One-liner to get distribution of the alternative allele numbers in a VCF file

The VCF format allows for multiple alternative alleles in a single variant record. The alternative alleles are specified as a comma-separated list of their bases, so one may easily estimate the distribution of the alternative allele numbers in a command line using the following one-line script:

bcftools query -f '%ALT\n' input.vcf.gz | \
    tr -d 'A-Za-z0-9<>:' | sort | uniq -c

Here we use bcftools query from the bcftools package for rapid extraction of alternative alleles from a VCF file. We need to know only the number of commas in each line, so we remove all other symbols using tr. Finally, we count lines containing the particular numbers of commas.

Example: 1000 Genomes variants on chromosome 22

Let us demonstrate the script using the VCF file of 1000 Genomes variants on chromosome 22. The file contains 1,103,547 variants, including 1,060,388 SNPs and 43,230 indels.

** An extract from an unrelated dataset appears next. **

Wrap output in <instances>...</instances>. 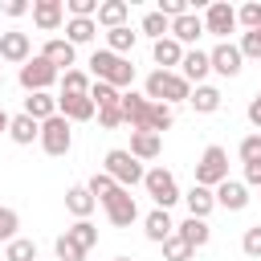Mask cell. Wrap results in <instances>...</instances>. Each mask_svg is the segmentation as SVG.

bcftools query -f '%ALT\n' \
    ALL.chr22.phase3_shapeit2_mvncall_integrated_v5.20130502.genotypes.vcf.gz | \
    tr -d 'A-Za-z0-9<>:' | sort | uniq -c

The script produced the following output.

1097199
6073 ,
 224 ,,
  38 ,,,
   9 ,,,,
   3 ,,,,,
   1 ,,,,,,,

According to the output, most of the variants in the file are biallelic (i.e., having a reference allele and a single alternative allele) and less than 1% of them are multiallelic. Most of the multiallelic variants are triallelic (i.e., having a reference allele and two alternative alleles) and only 275 multiallelic variants have more than two alternative alleles.